Supported by the resources under the Smart Agriculture Achievement Diffusion Project in 2024, Fu-Chen Co. acquired the “Underwater Fish Activity Imaging and Sensing Analysis System” through a technology transfer from the Fisheries Research Institute under the Ministry of Agriculture. Building on this, the company established an edge AI computing system, integrated and upgraded its existing smart feed dispensers, and successfully developed an “Edge AI Feed Dispensing Machine.” This system combines remote monitoring with edge AI computing to automatically and precisely control feed weights and upload data to a cloud database. Its app-based remote configuration supported by camera monitoring sends out alerts for insufficient feed and abnormal conditions.

 

During the project implementation period, seven mass-produced Edge AI Feed Dispensers were installed at field sites for validation. Over a three-month validation period, the system helped save 86 labor hours, reduce feed costs by NT$28,251, and increase company revenue by NT$2.45 million.

 

  1. Practical Challenges and Reflections on Adoption of Smart Agriculture

The Smart Agriculture Program has now entered its eighth year, covering a wide range of industry sectors and placing strong emphasis on the development of innovative technologies. Although the R&D phase involved demonstration sites to ensure optimization of system design and operational processes through discussions and field testing, many technological achievements have yet to be effectively disseminated. The scope of applications remains largely confined to isolated sites.
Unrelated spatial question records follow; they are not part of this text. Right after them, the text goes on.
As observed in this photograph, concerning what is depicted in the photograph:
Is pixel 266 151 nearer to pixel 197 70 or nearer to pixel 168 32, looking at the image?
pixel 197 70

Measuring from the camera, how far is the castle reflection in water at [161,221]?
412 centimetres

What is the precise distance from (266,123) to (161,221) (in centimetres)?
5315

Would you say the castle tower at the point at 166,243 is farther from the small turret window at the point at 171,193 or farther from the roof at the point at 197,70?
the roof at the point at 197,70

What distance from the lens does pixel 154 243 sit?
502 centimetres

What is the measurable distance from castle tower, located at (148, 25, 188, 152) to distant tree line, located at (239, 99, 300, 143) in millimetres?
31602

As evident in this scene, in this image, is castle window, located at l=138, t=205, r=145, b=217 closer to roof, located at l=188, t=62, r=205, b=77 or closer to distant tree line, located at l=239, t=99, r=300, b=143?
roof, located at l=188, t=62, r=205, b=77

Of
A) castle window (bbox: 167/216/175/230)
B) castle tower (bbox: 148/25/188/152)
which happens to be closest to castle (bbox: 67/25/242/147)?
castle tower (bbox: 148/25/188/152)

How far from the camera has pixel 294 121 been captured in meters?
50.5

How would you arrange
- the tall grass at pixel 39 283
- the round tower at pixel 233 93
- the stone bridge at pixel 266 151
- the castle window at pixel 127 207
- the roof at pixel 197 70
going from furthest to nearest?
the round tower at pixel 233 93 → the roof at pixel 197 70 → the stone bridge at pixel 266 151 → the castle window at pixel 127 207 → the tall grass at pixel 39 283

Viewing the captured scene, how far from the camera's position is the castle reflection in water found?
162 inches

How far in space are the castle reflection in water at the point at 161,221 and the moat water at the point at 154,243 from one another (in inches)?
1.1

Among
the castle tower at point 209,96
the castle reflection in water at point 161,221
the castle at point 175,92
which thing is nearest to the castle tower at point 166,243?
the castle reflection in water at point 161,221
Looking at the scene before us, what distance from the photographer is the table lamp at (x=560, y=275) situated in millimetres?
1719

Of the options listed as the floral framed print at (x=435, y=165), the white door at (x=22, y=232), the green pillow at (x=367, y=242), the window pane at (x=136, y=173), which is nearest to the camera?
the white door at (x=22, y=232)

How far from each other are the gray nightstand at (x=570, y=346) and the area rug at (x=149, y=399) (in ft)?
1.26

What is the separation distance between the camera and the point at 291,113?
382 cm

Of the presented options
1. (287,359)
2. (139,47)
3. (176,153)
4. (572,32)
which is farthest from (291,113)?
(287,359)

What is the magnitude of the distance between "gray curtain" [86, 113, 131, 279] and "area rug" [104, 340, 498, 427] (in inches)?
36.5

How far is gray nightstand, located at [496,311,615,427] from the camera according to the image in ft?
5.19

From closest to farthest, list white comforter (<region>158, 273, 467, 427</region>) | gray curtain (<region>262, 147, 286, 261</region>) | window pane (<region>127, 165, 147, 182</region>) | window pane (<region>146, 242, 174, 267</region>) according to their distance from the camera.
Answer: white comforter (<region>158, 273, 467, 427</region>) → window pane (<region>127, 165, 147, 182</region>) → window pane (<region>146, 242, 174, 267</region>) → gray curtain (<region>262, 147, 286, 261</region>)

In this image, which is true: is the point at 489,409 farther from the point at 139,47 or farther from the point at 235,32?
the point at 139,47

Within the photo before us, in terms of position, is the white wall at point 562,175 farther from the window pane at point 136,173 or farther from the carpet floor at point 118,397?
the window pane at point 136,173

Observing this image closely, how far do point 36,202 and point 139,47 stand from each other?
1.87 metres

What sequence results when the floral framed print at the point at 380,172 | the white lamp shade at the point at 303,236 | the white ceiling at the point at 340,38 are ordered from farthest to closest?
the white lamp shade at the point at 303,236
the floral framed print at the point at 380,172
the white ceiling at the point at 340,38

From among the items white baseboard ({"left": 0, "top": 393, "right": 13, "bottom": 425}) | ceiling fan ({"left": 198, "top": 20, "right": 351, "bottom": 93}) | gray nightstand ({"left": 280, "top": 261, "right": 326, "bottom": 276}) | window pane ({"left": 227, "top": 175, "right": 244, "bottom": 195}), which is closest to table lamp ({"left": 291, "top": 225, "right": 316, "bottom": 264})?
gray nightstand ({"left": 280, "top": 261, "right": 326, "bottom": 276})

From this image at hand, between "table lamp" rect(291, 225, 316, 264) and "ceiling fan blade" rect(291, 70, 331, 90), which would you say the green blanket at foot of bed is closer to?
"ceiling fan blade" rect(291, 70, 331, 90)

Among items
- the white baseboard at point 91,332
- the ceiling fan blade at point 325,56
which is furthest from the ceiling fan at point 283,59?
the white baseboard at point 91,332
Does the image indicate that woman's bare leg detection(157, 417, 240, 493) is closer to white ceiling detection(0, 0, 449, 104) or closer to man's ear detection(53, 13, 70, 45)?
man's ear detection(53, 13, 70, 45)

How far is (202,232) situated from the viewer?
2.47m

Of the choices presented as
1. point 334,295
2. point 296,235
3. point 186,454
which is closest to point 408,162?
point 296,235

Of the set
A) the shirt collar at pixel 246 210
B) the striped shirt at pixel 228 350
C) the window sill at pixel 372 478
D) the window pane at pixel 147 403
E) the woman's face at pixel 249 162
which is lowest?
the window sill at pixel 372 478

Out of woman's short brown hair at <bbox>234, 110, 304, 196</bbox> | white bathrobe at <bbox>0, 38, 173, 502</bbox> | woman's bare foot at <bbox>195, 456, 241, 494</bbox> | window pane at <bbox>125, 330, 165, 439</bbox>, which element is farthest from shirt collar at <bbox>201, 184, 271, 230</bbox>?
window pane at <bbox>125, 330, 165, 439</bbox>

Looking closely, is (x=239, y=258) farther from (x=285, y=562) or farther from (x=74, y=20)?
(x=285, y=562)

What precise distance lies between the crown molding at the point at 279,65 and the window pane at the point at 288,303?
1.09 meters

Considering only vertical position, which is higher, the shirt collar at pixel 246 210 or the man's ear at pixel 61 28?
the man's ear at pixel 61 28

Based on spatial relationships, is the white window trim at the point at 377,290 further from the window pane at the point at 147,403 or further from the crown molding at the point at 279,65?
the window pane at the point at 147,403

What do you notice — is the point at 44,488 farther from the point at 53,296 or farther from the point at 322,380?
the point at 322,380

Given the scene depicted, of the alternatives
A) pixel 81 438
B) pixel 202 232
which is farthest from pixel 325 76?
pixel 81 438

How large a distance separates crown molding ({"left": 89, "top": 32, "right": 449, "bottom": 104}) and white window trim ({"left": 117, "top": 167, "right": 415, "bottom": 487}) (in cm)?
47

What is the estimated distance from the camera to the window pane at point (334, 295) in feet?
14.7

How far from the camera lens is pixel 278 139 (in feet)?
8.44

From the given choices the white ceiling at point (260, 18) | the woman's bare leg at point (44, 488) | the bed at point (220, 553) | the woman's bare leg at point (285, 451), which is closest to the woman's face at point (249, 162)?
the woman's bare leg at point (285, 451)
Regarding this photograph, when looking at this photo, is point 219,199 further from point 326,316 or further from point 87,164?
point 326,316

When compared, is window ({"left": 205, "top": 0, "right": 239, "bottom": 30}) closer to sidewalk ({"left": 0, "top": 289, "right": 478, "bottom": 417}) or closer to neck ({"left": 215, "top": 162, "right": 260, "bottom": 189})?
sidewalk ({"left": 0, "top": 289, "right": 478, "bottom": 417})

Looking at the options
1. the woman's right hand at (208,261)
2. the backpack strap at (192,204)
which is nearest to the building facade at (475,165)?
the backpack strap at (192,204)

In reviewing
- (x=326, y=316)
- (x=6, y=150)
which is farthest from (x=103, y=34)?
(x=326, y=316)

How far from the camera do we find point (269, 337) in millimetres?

Validation by more sites and accumulation of practical experience are required to establish mature business models.

 

In addition, the adoption of smart agriculture technologies is often accompanied by challenges such as difficulty of equipment maintenance, non-intuitive user interfaces, and high initial investment costs. Sometimes extensive training is required to operate the systems effectively. These factors contribute to a conservative attitude among farmers in general toward smart agriculture. The general belief that existing practices are still sufficient to meet production has impeded the motivation to introduce new technologies.

 

Therefore, future initiatives should consider how to continue the alignment between scientific innovation and industry needs, strengthen collaboration among industry, academia, and research institutions, and establish a robust mechanism for diffusion of achievements. This will deepen the industry’s sustainable operation and practical application after the deployment of smart agriculture technologies.

 

To enhance the dissemination of agricultural machinery-related achievements, it is advised to encourage industry players to test and assess the performance of such agricultural machinery and include these machinery tools in subsidy programs administered by the Agriculture and Food Agency. For IoT-based environmental control equipment and systems, it is necessary to involve relevant units of the Ministry of Agriculture and local governments for discussions and joint planning, so as to integrate available subsidy resources to promote adoption. Furthermore, technology service providers are recommended to develop implementation solutions consisting of small modules so that farmers may deploy technologies in phases as needed. This will lower initial investment costs and increase willingness to adopt smart equipment.

 

  1. Conclusion

The promotion of smart agriculture not only showcases Taiwan’s capabilities in R&D and innovation of agricultural technology, but also represents a key solution to global challenges related to food security and sustainable development. From Zhan Shian’s tomato production management, Weatherangel’s weather forecasts and citrus sunburn warning systems, to Fu-Chen Co.’s smart aquaculture solutions, each case study demonstrates how technology can revitalize traditional agriculture. Smart technologies improve agricultural productivity effectively, stabilizes farmers’ income and lays an important foundation for sustainable development of agriculture.